--- Start Document ---

'Demon's Souls' Going Offline Lets Me Justify Why I Haven't Played It Yet

Honestly it’s not even that hard of a game it’s just demoralizing as all hell which if you go in know how to get around the systems isn’t really that big a deal and the game for all it’s lows hits some real highs for sure and it’s a game worth playing. I might even say it’s all around better than Dark Souls but that has more to do with Dark Souls Transphobia getting harder for me to overlook even as I know I will play the hell out of the remaster

This is getting me really excited at the idea of a private server where the world tendency could change to extremes at given dates or times. In the early days of DeS, they would have scheduled special events where world tendency would be placed at an extreme. This was long before I got into the series so any world tendency events I’ve encountered have been pretty annoying to get to.

The possibility of seeing some of that content without essentially grinding for it and knowing where it is ahead of time is very appealing. Umbasa.

World tendency is simply a global status that lowers or raises in brightness, black tendency generally makes it harder and spawns in special enemies, while white makes it easier, and both will have special events like open pathways or new npc’s tied to them.

--- End Document ---

▸ **Short exercise A**:
In the last paragraph of the Demon's Souls page, which effects are given for black or white world tendency? List them all.
The Demon's Souls page and the notation listing that comes next are unrelated to each other.

--- Start Raw data ---

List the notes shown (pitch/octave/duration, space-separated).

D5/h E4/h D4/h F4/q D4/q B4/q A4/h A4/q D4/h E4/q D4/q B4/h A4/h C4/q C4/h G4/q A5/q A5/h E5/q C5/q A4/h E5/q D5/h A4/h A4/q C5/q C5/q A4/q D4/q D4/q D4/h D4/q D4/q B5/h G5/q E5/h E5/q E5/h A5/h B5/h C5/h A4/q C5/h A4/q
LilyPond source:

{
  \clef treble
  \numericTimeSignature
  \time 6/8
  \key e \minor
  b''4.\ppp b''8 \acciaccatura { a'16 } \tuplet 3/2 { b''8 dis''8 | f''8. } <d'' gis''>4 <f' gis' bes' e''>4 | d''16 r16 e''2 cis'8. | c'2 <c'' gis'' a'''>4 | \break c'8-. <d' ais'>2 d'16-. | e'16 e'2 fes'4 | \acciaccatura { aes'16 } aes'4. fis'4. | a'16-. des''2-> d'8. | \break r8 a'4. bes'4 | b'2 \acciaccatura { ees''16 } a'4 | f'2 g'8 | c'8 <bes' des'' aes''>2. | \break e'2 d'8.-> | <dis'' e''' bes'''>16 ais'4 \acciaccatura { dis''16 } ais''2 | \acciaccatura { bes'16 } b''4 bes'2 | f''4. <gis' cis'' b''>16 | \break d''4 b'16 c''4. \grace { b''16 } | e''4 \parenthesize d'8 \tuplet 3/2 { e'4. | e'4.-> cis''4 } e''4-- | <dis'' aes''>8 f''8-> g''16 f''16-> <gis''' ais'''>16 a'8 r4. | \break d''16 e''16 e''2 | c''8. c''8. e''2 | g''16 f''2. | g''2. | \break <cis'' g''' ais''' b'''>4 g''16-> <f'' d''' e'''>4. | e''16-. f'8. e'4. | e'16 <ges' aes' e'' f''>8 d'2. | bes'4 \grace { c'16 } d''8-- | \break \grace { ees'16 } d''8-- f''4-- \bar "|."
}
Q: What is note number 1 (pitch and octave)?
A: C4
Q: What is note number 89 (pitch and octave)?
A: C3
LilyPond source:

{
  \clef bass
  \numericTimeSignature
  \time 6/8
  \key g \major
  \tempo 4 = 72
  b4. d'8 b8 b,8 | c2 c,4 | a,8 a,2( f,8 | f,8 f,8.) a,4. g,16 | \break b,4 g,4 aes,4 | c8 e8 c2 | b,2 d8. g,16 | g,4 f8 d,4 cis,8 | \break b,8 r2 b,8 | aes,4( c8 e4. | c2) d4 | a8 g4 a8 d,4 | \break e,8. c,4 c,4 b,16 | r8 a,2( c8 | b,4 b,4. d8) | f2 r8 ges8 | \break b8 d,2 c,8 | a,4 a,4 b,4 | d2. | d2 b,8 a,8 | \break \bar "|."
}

--- End Raw data ---

▸ **Short exercise B**:
Write out the entire music notation listing line for line, with no changes.

▸ **Problem solution A**:
- Black tendency generally makes the game harder.
- Black tendency spawns special enemies.
- White tendency makes the game easier.
- Both tendencies have special events tied to them, such as open pathways or new NPCs.

▸ **Problem solution B**:
List the notes shown (pitch/octave/duration, space-separated).

D5/h E4/h D4/h F4/q D4/q B4/q A4/h A4/q D4/h E4/q D4/q B4/h A4/h C4/q C4/h G4/q A5/q A5/h E5/q C5/q A4/h E5/q D5/h A4/h A4/q C5/q C5/q A4/q D4/q D4/q D4/h D4/q D4/q B5/h G5/q E5/h E5/q E5/h A5/h B5/h C5/h A4/q C5/h A4/q
LilyPond source:

{
  \clef treble
  \numericTimeSignature
  \time 6/8
  \key e \minor
  b''4.\ppp b''8 \acciaccatura { a'16 } \tuplet 3/2 { b''8 dis''8 | f''8. } <d'' gis''>4 <f' gis' bes' e''>4 | d''16 r16 e''2 cis'8. | c'2 <c'' gis'' a'''>4 | \break c'8-. <d' ais'>2 d'16-. | e'16 e'2 fes'4 | \acciaccatura { aes'16 } aes'4. fis'4. | a'16-. des''2-> d'8. | \break r8 a'4. bes'4 | b'2 \acciaccatura { ees''16 } a'4 | f'2 g'8 | c'8 <bes' des'' aes''>2. | \break e'2 d'8.-> | <dis'' e''' bes'''>16 ais'4 \acciaccatura { dis''16 } ais''2 | \acciaccatura { bes'16 } b''4 bes'2 | f''4. <gis' cis'' b''>16 | \break d''4 b'16 c''4. \grace { b''16 } | e''4 \parenthesize d'8 \tuplet 3/2 { e'4. | e'4.-> cis''4 } e''4-- | <dis'' aes''>8 f''8-> g''16 f''16-> <gis''' ais'''>16 a'8 r4. | \break d''16 e''16 e''2 | c''8. c''8. e''2 | g''16 f''2. | g''2. | \break <cis'' g''' ais''' b'''>4 g''16-> <f'' d''' e'''>4. | e''16-. f'8. e'4. | e'16 <ges' aes' e'' f''>8 d'2. | bes'4 \grace { c'16 } d''8-- | \break \grace { ees'16 } d''8-- f''4-- \bar "|."
}
Q: What is note number 1 (pitch and octave)?
A: C4
Q: What is note number 89 (pitch and octave)?
A: C3
LilyPond source:

{
  \clef bass
  \numericTimeSignature
  \time 6/8
  \key g \major
  \tempo 4 = 72
  b4. d'8 b8 b,8 | c2 c,4 | a,8 a,2( f,8 | f,8 f,8.) a,4. g,16 | \break b,4 g,4 aes,4 | c8 e8 c2 | b,2 d8. g,16 | g,4 f8 d,4 cis,8 | \break b,8 r2 b,8 | aes,4( c8 e4. | c2) d4 | a8 g4 a8 d,4 | \break e,8. c,4 c,4 b,16 | r8 a,2( c8 | b,4 b,4. d8) | f2 r8 ges8 | \break b8 d,2 c,8 | a,4 a,4 b,4 | d2. | d2 b,8 a,8 | \break \bar "|."
}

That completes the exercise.